▸ **Zadania do wykonania**
A – Jakie wyróżnienie otrzymało piwo Dragon Fire podczas tegorocznego Beer Geek Madness według recenzji tego piwa?
B – Napisz dalszy fragment recenzji piwa Dragon Fire, który następuje bezpośrednio po jej ostatnim zdaniu.

--- Wybrany tekst ---

Żytnie IPA do potęgi drugiej z pokaźną goryczką oraz trzema rodzajami pieprzu. Słysząc taką ciekawostkę nie mogłem odpuścić sobie degustacji.. Tym bardziej, że Dragon Fire ogłoszono zwycięzcą publiczności podczas tegorocznego Beer Geek Madness.
Widzę:
Ciemno-burszynowa, nieprzejrzysta barwa. Piana w postaci białego nalotu, ze skąpą koronką na szkle.
Ocena: 3.35/5
Czuję:
Przyjemny, słodki aromat amerykańskich chmieli, występujący pod postacią owoców tropikalnych i cytrusów, a wszystko to w towarzystwie leśnego orzeźwienia. Po dłuższym wwąchaniu się w szkło, na dalszym planie dostrzegalne stają się delikatne nuty pieprzne.
Ocena: 4.0/5
Smakuję:
Rześki, aczkolwiek dość dziwny i mało przypominający IPA smak. Dopiero po ogrzaniu otwierają się owocowe podwoje ze słodowym obiciem i ziołowym zakończeniem. Jest też pieprz, jednak pełni on rolę uzupełniającą, delikatnie doprawiając smak. Solidna, ziołowa goryczka, która z każdym łykiem odkłada się w gardle, a następnie utrzymuje się przez kolejne kilkadziesiąt minut po degustacji. Dobry balans między słodową podstawą, a wytrawnym zakończeniem. Słód żytni wniósł do piwa gładkość, która świetnie koresponduje z dobrą pełnią. Wysycenie w normie, alkohol również został przyzwoicie skryty.

--- Podane pozycje ---

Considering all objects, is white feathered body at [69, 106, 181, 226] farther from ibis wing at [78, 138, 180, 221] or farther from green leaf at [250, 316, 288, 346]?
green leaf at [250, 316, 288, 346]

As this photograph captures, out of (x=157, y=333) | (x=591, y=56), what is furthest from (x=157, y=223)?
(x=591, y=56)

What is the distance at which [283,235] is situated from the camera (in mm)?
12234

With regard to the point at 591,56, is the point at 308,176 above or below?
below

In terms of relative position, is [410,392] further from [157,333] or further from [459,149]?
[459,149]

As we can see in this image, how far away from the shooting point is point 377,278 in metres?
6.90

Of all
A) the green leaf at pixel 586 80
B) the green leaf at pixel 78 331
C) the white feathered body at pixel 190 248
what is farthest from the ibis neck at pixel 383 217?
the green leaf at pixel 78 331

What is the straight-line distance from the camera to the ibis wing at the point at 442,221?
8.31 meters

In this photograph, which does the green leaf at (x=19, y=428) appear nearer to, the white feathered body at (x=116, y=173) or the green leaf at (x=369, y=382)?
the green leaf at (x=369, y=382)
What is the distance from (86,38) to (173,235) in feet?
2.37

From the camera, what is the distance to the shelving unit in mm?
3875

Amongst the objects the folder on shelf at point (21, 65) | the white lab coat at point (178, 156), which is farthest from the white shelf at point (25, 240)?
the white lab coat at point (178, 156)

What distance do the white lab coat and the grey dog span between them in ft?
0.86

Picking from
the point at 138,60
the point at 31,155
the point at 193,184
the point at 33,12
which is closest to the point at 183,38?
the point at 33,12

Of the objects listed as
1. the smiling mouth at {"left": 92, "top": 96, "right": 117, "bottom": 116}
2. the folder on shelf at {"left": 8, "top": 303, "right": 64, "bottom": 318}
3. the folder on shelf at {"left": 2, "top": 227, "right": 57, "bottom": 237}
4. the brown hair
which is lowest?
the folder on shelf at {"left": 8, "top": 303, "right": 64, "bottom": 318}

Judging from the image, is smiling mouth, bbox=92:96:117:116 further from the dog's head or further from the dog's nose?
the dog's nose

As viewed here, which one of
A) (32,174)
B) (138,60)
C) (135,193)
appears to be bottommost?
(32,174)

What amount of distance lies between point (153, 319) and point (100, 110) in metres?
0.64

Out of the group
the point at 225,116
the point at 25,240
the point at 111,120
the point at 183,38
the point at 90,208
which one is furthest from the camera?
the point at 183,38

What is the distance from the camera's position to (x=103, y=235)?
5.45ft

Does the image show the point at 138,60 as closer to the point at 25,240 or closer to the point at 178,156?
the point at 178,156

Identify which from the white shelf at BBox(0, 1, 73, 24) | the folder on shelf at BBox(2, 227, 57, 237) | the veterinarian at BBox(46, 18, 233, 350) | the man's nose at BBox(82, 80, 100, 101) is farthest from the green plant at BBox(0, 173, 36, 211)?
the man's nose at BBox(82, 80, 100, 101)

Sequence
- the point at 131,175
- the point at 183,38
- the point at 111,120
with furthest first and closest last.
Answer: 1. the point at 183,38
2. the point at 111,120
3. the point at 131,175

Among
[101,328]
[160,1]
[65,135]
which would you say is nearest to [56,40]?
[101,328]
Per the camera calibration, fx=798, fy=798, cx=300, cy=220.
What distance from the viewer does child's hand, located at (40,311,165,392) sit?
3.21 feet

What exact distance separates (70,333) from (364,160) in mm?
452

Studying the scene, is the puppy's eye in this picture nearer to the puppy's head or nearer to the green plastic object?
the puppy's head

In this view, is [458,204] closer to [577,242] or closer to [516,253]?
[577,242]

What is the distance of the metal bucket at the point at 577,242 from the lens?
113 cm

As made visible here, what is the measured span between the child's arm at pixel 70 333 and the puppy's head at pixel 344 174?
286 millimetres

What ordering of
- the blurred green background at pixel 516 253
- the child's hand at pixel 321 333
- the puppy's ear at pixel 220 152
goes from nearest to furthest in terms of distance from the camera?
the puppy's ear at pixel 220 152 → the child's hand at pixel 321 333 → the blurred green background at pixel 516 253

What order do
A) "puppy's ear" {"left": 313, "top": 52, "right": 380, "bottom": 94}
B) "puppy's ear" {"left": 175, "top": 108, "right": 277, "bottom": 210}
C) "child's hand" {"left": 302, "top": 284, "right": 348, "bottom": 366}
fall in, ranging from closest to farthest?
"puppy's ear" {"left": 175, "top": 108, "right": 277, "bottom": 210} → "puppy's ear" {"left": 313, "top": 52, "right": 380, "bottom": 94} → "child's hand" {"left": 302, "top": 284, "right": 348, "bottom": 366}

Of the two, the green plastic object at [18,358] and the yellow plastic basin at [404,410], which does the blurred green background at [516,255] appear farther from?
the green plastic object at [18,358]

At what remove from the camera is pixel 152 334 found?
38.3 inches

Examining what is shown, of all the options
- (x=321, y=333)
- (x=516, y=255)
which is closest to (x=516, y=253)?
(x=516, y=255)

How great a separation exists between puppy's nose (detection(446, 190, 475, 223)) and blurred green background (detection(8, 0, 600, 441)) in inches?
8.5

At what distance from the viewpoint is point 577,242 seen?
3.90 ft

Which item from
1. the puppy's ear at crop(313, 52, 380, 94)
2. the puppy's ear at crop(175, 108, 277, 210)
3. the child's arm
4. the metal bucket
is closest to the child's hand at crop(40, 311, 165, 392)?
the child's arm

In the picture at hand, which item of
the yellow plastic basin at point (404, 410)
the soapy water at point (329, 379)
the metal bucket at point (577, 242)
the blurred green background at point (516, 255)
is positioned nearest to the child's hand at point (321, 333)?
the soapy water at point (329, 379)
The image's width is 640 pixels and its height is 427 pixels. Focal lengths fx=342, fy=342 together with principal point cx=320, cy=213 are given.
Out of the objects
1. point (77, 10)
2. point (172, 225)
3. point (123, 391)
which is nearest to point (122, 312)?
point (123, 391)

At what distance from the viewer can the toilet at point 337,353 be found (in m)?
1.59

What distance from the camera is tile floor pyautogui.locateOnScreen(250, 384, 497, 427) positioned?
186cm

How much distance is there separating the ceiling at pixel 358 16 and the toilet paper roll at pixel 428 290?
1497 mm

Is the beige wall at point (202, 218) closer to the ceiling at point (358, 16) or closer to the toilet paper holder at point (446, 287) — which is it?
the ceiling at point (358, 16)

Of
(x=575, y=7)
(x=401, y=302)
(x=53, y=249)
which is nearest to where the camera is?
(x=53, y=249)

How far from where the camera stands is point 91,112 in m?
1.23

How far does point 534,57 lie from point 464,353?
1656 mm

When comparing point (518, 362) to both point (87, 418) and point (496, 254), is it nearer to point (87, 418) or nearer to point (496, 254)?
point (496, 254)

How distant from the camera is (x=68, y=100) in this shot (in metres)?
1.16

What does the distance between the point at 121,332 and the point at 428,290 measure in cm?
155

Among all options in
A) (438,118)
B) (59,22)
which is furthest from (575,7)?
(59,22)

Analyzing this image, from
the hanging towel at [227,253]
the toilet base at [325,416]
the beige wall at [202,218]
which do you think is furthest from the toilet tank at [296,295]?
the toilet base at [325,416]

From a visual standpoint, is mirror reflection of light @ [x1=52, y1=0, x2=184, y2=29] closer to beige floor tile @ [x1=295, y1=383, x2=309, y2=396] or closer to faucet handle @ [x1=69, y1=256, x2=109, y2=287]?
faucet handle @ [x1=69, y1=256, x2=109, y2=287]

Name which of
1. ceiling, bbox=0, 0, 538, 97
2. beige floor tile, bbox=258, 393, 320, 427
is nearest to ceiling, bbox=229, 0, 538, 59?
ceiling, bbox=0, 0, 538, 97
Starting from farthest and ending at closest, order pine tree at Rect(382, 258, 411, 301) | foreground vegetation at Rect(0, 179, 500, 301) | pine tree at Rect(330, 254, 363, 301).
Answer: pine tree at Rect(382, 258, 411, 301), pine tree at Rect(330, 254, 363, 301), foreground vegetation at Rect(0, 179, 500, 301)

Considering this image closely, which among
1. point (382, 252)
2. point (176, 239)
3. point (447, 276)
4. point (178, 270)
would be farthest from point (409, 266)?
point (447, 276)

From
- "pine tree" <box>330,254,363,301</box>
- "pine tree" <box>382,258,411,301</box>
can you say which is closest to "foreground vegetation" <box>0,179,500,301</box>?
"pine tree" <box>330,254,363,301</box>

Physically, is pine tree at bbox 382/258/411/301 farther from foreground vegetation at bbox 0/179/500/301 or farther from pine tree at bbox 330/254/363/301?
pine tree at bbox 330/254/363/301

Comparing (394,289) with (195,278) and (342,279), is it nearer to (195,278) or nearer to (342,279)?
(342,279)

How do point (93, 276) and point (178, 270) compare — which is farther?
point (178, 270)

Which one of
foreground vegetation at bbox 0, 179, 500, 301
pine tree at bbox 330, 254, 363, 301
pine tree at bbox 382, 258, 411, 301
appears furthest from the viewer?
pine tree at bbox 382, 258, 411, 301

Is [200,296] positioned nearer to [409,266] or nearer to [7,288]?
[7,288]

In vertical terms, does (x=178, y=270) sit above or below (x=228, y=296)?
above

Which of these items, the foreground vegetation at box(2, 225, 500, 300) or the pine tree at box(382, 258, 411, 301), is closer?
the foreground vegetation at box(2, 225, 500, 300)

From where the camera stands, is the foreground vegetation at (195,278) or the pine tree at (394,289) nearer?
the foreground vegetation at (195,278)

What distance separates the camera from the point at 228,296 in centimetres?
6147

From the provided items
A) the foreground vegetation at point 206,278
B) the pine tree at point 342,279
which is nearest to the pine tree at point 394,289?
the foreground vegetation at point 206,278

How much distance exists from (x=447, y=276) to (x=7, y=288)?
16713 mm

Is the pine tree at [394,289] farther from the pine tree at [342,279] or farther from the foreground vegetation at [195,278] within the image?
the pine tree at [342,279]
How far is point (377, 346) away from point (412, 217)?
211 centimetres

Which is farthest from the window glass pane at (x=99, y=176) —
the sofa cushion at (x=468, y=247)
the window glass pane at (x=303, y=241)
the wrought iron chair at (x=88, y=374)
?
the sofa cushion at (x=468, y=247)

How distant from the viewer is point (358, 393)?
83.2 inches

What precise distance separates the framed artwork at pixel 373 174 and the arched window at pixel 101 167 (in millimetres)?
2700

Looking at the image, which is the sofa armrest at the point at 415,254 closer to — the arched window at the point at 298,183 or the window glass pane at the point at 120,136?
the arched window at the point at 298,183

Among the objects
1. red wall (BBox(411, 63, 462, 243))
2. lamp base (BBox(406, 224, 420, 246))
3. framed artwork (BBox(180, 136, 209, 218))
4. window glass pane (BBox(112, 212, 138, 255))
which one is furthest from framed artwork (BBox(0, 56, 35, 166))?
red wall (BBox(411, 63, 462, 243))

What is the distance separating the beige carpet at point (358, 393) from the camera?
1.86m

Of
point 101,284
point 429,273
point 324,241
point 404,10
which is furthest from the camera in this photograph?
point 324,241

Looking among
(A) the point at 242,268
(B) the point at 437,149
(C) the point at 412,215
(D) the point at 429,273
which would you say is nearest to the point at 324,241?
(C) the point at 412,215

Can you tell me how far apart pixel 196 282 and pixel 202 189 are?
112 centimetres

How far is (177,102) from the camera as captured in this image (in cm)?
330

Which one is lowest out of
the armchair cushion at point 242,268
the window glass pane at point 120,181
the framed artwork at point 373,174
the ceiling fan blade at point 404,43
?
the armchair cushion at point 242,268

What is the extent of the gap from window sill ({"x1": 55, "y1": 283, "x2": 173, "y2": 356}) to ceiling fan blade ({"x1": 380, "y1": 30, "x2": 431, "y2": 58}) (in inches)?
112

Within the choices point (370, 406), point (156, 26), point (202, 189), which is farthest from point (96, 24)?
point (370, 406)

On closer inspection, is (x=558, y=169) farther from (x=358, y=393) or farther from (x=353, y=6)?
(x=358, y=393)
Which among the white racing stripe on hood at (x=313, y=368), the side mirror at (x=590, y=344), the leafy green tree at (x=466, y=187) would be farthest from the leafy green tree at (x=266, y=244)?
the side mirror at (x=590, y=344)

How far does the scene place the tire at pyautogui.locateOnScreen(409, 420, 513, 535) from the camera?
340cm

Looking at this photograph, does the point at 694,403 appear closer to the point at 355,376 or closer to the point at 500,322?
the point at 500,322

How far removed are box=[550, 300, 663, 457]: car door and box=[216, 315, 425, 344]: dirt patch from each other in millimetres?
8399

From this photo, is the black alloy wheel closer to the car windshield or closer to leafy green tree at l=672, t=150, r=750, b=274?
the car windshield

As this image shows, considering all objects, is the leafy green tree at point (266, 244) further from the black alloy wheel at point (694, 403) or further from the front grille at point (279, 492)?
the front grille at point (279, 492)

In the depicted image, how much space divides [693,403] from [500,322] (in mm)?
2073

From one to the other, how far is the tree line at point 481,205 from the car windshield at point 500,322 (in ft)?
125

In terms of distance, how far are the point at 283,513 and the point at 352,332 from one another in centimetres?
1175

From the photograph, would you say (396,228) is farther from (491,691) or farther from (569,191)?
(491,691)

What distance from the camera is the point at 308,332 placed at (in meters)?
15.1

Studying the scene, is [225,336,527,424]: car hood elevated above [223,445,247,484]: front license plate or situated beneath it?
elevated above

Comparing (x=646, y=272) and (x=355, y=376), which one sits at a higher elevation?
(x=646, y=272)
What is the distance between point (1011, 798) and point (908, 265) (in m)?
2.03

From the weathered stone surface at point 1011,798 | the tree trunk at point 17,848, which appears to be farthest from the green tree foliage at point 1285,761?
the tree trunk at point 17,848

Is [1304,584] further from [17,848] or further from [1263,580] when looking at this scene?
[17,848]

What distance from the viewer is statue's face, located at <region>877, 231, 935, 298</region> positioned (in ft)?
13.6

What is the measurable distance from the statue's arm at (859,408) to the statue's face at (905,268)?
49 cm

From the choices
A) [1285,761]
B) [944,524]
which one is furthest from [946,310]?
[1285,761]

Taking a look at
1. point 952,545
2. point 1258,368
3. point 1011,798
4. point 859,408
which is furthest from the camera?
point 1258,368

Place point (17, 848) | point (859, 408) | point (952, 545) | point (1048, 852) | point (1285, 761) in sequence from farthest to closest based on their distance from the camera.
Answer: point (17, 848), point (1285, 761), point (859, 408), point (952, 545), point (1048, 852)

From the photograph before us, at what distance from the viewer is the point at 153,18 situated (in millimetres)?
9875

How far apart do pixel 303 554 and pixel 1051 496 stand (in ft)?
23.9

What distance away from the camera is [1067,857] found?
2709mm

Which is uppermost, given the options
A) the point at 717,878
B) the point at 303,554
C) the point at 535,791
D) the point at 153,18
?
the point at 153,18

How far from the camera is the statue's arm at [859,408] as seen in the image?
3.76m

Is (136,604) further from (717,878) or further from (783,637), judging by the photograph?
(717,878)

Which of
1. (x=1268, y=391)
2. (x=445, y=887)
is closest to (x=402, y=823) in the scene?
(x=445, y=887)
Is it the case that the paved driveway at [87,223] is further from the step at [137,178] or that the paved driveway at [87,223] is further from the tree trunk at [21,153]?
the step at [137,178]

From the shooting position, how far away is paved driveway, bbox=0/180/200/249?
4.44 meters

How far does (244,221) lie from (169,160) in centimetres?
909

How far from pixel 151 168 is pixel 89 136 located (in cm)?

---

▸ **Odpowiedzi do ćwiczenia**
A – Zostało ogłoszone zwycięzcą publiczności.

B –
Ocena: 3.46/5
Słówko końcowe:
Muszę przyznać, że spodziewałem się większej pieprzności, tymczasem dostałem porządnie ułożoną IPA. To co nie przypadło mi w tym piwie do gustu, to zbyt mocno zalegająca goryczka. Ogólnie trunek wart spróbowania, choć też nie ma większych rewelacji.
Ocena końcowa: 3.56/5
___________________________
___________________________
Rye Imperial IPA
Polska
Ekstrakt: 18°
Alc: 7,6%
IBU: 120
Skład: słód (m.in. żytni), chmiel (Simcoe, Citra, Centenial, Tomahawk), pieprz (biały, czerwony, zielony)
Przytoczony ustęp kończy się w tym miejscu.